THE RECORDS:
================================

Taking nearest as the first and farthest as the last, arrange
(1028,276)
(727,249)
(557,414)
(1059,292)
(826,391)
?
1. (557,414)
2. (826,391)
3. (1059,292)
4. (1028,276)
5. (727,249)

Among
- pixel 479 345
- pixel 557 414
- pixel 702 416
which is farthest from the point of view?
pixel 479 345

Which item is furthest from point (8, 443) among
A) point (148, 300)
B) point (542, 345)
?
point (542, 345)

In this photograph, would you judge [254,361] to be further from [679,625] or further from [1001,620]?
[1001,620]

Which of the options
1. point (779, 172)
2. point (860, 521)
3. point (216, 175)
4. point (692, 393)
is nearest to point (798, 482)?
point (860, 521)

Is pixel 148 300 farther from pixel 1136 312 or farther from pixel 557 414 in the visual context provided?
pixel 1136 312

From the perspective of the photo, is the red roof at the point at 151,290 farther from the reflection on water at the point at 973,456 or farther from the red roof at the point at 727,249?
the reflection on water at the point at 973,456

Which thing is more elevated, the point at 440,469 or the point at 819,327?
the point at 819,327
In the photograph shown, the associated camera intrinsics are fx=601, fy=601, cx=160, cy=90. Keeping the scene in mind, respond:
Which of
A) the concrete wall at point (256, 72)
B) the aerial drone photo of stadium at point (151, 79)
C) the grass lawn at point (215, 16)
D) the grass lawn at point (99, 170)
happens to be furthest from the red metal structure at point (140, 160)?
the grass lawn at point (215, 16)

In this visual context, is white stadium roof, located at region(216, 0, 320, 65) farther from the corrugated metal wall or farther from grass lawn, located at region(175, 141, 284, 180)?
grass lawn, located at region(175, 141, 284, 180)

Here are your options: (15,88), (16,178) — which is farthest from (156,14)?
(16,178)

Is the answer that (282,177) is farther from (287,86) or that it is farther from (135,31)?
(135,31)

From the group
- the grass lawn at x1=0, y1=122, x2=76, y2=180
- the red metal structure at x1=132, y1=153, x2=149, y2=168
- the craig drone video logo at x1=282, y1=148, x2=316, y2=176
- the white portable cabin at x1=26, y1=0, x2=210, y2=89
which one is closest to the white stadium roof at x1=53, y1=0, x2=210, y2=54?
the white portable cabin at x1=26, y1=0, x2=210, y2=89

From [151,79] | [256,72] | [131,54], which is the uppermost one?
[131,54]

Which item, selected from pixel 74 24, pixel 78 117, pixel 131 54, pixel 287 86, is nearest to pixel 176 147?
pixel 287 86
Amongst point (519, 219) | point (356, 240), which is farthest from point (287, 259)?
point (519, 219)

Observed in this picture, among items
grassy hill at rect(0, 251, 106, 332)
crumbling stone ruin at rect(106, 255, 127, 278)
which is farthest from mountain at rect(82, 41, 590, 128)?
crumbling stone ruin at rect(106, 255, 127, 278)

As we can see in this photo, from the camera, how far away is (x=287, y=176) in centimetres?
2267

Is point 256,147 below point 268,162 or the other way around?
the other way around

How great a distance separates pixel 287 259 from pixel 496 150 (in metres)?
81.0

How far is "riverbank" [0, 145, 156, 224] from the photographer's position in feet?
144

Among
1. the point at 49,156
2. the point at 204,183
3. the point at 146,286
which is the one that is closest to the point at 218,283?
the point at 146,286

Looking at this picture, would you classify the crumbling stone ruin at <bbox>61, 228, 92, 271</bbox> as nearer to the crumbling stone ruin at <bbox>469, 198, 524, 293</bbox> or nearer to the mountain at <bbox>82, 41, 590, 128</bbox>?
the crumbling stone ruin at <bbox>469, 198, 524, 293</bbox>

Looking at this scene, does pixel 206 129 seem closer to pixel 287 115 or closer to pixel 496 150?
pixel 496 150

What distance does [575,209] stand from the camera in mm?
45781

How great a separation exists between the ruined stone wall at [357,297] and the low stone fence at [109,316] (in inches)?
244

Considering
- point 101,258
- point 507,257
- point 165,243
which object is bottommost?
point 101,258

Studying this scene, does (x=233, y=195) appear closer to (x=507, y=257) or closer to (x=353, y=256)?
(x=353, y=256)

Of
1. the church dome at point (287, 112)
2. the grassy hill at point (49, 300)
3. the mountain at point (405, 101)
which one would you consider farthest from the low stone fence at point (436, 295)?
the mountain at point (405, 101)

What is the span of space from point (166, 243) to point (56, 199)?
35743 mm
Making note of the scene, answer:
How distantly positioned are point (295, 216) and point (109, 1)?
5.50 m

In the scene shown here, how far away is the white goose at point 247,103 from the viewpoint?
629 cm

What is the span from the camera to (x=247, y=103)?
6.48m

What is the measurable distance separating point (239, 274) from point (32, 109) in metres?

================================

SET EXERCISE: Reproduce the entire listing above word for word, with every line kept in its original order.

CORRECT RESULT:
Taking nearest as the first and farthest as the last, arrange
(1028,276)
(727,249)
(557,414)
(1059,292)
(826,391)
?
1. (557,414)
2. (826,391)
3. (1059,292)
4. (1028,276)
5. (727,249)

Among
- pixel 479 345
- pixel 557 414
- pixel 702 416
which is farthest from the point of view?
pixel 479 345

Which item is furthest from point (8, 443) among
A) point (148, 300)
B) point (542, 345)
?
point (542, 345)

In this photograph, would you judge [254,361] to be further from [679,625] or further from [1001,620]?
[1001,620]

Which of the options
1. point (779, 172)
2. point (860, 521)
3. point (216, 175)
4. point (692, 393)
is nearest to point (798, 482)?
point (860, 521)

Is pixel 148 300 farther from pixel 1136 312 or farther from pixel 557 414 in the visual context provided?
pixel 1136 312

From the perspective of the photo, is the red roof at the point at 151,290 farther from the reflection on water at the point at 973,456 or farther from the red roof at the point at 727,249?
the reflection on water at the point at 973,456

Which thing is more elevated, the point at 440,469 or the point at 819,327?
the point at 819,327
In the photograph shown, the associated camera intrinsics are fx=601, fy=601, cx=160, cy=90. Keeping the scene in mind, respond:
Which of
A) the concrete wall at point (256, 72)
B) the aerial drone photo of stadium at point (151, 79)
C) the grass lawn at point (215, 16)
D) the grass lawn at point (99, 170)
happens to be furthest from the red metal structure at point (140, 160)?
the grass lawn at point (215, 16)

In this visual context, is white stadium roof, located at region(216, 0, 320, 65) farther from the corrugated metal wall or farther from grass lawn, located at region(175, 141, 284, 180)?
grass lawn, located at region(175, 141, 284, 180)

Here are your options: (15,88), (16,178) — which is farthest from (156,14)?
(16,178)

Is the answer that (282,177) is farther from (287,86) or that it is farther from (135,31)?
(135,31)

From the group
- the grass lawn at x1=0, y1=122, x2=76, y2=180
- the red metal structure at x1=132, y1=153, x2=149, y2=168
- the craig drone video logo at x1=282, y1=148, x2=316, y2=176
- the white portable cabin at x1=26, y1=0, x2=210, y2=89
which one is closest to the white stadium roof at x1=53, y1=0, x2=210, y2=54?
the white portable cabin at x1=26, y1=0, x2=210, y2=89

From [151,79] | [256,72] | [131,54], which is the uppermost one?
[131,54]

Which item, selected from pixel 74 24, pixel 78 117, pixel 131 54, pixel 287 86, is nearest to pixel 176 147?
pixel 287 86
Amongst point (519, 219) | point (356, 240), which is farthest from point (287, 259)?
point (519, 219)

Observed in this picture, among items
grassy hill at rect(0, 251, 106, 332)
crumbling stone ruin at rect(106, 255, 127, 278)
which is farthest from mountain at rect(82, 41, 590, 128)?
crumbling stone ruin at rect(106, 255, 127, 278)

As we can see in this photo, from the camera, how far away is (x=287, y=176) in centimetres?
2267

Is point 256,147 below point 268,162 or the other way around?
the other way around

How great a distance separates pixel 287 259 from pixel 496 150 (in metres)?
81.0

How far is "riverbank" [0, 145, 156, 224] from the photographer's position in feet?
144

Among
1. the point at 49,156
2. the point at 204,183
3. the point at 146,286
which is the one that is closest to the point at 218,283?
the point at 146,286

Looking at this picture, would you classify the crumbling stone ruin at <bbox>61, 228, 92, 271</bbox> as nearer to the crumbling stone ruin at <bbox>469, 198, 524, 293</bbox> or nearer to the mountain at <bbox>82, 41, 590, 128</bbox>?
the crumbling stone ruin at <bbox>469, 198, 524, 293</bbox>

Looking at this scene, does pixel 206 129 seem closer to pixel 287 115 or closer to pixel 496 150?
pixel 496 150

What distance does [575,209] stand from the camera in mm?
45781

How great a separation exists between the ruined stone wall at [357,297] and the low stone fence at [109,316] (in inches)?
244

Considering
- point 101,258
- point 507,257
- point 165,243
which object is bottommost?
point 101,258

Studying this scene, does (x=233, y=195) appear closer to (x=507, y=257) or closer to (x=353, y=256)?
(x=353, y=256)

Of
1. the church dome at point (287, 112)
2. the grassy hill at point (49, 300)
3. the mountain at point (405, 101)
which one would you consider farthest from the low stone fence at point (436, 295)?
the mountain at point (405, 101)

What is the span of space from point (166, 243) to point (56, 199)?
35743 mm
Making note of the scene, answer:
How distantly positioned are point (295, 216) and point (109, 1)?
5.50 m

In the scene shown here, how far away is the white goose at point 247,103 from the viewpoint?
629 cm

What is the span from the camera to (x=247, y=103)?
6.48m

What is the measurable distance separating point (239, 274) from point (32, 109) in metres?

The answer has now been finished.